- **TASK MATERIAL**:
___
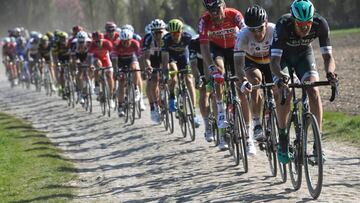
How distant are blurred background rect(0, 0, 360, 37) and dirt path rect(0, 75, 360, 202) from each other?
145 ft

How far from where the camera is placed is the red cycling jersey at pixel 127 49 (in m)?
17.5

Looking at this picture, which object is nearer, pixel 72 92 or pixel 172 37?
pixel 172 37

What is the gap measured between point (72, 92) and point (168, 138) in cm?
911

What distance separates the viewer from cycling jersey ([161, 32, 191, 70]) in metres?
14.5

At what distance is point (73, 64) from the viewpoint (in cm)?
2297

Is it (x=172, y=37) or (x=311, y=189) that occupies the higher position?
(x=172, y=37)

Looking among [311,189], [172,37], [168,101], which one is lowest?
[311,189]

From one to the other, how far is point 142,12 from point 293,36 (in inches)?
2369

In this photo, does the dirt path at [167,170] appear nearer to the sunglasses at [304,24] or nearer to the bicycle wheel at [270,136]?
the bicycle wheel at [270,136]

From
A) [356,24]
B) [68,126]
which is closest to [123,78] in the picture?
[68,126]

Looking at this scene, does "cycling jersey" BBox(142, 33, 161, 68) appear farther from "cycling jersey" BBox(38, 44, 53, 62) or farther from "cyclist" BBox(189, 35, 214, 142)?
"cycling jersey" BBox(38, 44, 53, 62)

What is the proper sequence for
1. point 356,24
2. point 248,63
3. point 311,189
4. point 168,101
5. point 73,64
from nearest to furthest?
point 311,189, point 248,63, point 168,101, point 73,64, point 356,24

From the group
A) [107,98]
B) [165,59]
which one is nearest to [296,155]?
[165,59]

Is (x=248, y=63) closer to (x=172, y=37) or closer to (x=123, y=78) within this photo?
(x=172, y=37)
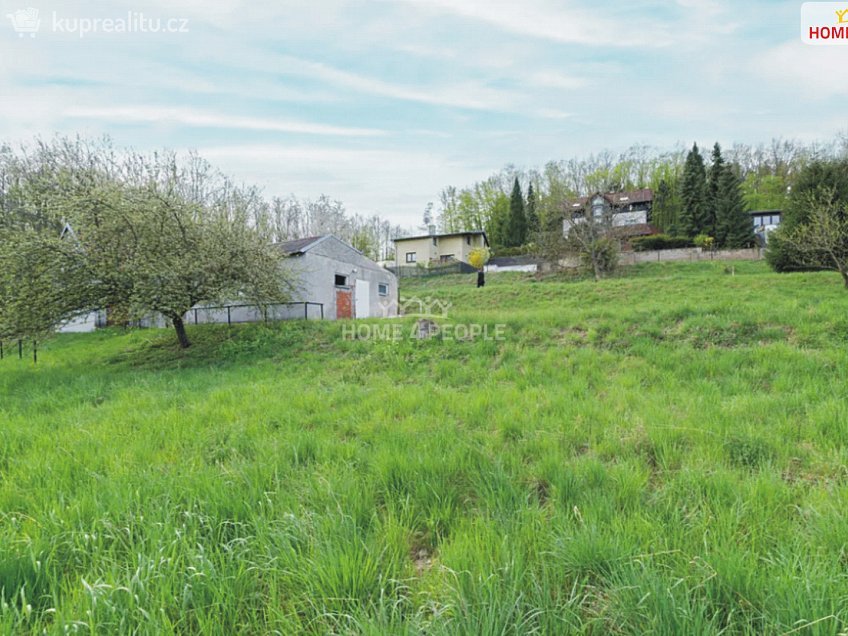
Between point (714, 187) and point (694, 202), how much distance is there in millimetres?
2447

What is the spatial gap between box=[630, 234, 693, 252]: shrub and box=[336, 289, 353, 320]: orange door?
2795 cm

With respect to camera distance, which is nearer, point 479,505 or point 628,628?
point 628,628

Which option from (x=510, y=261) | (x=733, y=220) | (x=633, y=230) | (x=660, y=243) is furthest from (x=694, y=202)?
(x=510, y=261)

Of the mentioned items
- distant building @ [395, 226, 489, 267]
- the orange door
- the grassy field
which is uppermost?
distant building @ [395, 226, 489, 267]

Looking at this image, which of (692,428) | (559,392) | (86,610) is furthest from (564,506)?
(559,392)

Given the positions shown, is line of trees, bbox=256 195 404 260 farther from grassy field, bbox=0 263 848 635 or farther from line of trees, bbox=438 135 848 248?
grassy field, bbox=0 263 848 635

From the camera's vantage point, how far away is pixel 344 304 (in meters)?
18.3

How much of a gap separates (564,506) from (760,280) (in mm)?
21686

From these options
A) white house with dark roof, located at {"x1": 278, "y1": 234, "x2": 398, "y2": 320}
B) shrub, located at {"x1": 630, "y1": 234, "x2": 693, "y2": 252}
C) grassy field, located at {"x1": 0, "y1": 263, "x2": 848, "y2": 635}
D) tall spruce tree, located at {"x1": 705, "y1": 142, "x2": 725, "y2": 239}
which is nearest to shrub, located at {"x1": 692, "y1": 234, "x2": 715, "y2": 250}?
shrub, located at {"x1": 630, "y1": 234, "x2": 693, "y2": 252}

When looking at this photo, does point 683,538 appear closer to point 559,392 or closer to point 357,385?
point 559,392

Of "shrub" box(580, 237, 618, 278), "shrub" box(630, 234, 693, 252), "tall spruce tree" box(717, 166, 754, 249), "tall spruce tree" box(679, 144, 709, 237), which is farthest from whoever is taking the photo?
"tall spruce tree" box(679, 144, 709, 237)

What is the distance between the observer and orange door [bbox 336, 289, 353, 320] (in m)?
17.9

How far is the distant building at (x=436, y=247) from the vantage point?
146 ft

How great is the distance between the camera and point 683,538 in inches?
72.7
___
- **TASK PROMPT**: Repeat the data above exactly, but not the pictures.

- **THE REPLY**:
How distant are blurred background rect(0, 0, 360, 37) and dirt path rect(0, 75, 360, 202) from each other?
145 ft

How far from where the camera is placed is the red cycling jersey at pixel 127 49 (in m)?
17.5

Looking at this picture, which object is nearer, pixel 72 92 or pixel 172 37?
pixel 172 37

What is the gap measured between point (72, 92) and point (168, 138) in cm?
911

What distance separates the viewer from cycling jersey ([161, 32, 191, 70]) in metres?
14.5

At what distance is point (73, 64) from the viewpoint (in cm)?
2297

Is it (x=172, y=37) or (x=311, y=189) that occupies the higher position?
(x=172, y=37)

Looking among [311,189], [172,37], [168,101], which one is lowest?
[311,189]

From one to the other, how far is point 142,12 from point 293,36 (in inches)?
2369

In this photo, does the dirt path at [167,170] appear nearer to the sunglasses at [304,24] or nearer to the bicycle wheel at [270,136]?
the bicycle wheel at [270,136]

From
A) [356,24]
B) [68,126]
which is closest to [123,78] in the picture?
[68,126]

Looking at this scene, does "cycling jersey" BBox(142, 33, 161, 68) appear farther from "cycling jersey" BBox(38, 44, 53, 62) or farther from "cyclist" BBox(189, 35, 214, 142)?
"cycling jersey" BBox(38, 44, 53, 62)

What is the proper sequence for
1. point 356,24
2. point 248,63
3. point 311,189
4. point 168,101
5. point 73,64
from nearest to furthest?
point 311,189, point 248,63, point 168,101, point 73,64, point 356,24

From the group
A) [107,98]
B) [165,59]
which one is nearest to [296,155]?
[165,59]

Is (x=248, y=63) closer to (x=172, y=37) or closer to (x=123, y=78) within this photo?
(x=172, y=37)
Between point (714, 187) and point (694, 202), how much distance is there in millimetres?
2447

What is the spatial gap between box=[630, 234, 693, 252]: shrub and box=[336, 289, 353, 320]: orange door?
2795 cm

With respect to camera distance, which is nearer, point 479,505 or point 628,628?
point 628,628

Which option from (x=510, y=261) | (x=733, y=220) | (x=633, y=230) | (x=660, y=243) is furthest from (x=694, y=202)?
(x=510, y=261)

Of the mentioned items
- distant building @ [395, 226, 489, 267]
- the orange door
- the grassy field
which is uppermost?
distant building @ [395, 226, 489, 267]

Looking at this image, which of (692,428) | (559,392) | (86,610) is furthest from (564,506)?
(559,392)

Given the positions shown, is line of trees, bbox=256 195 404 260 farther from grassy field, bbox=0 263 848 635 or farther from line of trees, bbox=438 135 848 248?
grassy field, bbox=0 263 848 635

From the camera's vantage point, how far away is pixel 344 304 (in meters)?
18.3

How much of a gap separates (564,506) from (760,280) (in mm)?
21686

From these options
A) white house with dark roof, located at {"x1": 278, "y1": 234, "x2": 398, "y2": 320}
B) shrub, located at {"x1": 630, "y1": 234, "x2": 693, "y2": 252}
C) grassy field, located at {"x1": 0, "y1": 263, "x2": 848, "y2": 635}
D) tall spruce tree, located at {"x1": 705, "y1": 142, "x2": 725, "y2": 239}
which is nearest to shrub, located at {"x1": 692, "y1": 234, "x2": 715, "y2": 250}?
shrub, located at {"x1": 630, "y1": 234, "x2": 693, "y2": 252}

When looking at this photo, does point 683,538 appear closer to point 559,392 or closer to point 357,385?
point 559,392

Of "shrub" box(580, 237, 618, 278), "shrub" box(630, 234, 693, 252), "tall spruce tree" box(717, 166, 754, 249), "tall spruce tree" box(679, 144, 709, 237), which is farthest from whoever is taking the photo?
"tall spruce tree" box(679, 144, 709, 237)

What is the distance between the observer and orange door [bbox 336, 289, 353, 320] (in m)?
17.9

How far is the distant building at (x=436, y=247) from the vantage point?
146 ft

How great is the distance between the camera and point 683,538 in inches?
72.7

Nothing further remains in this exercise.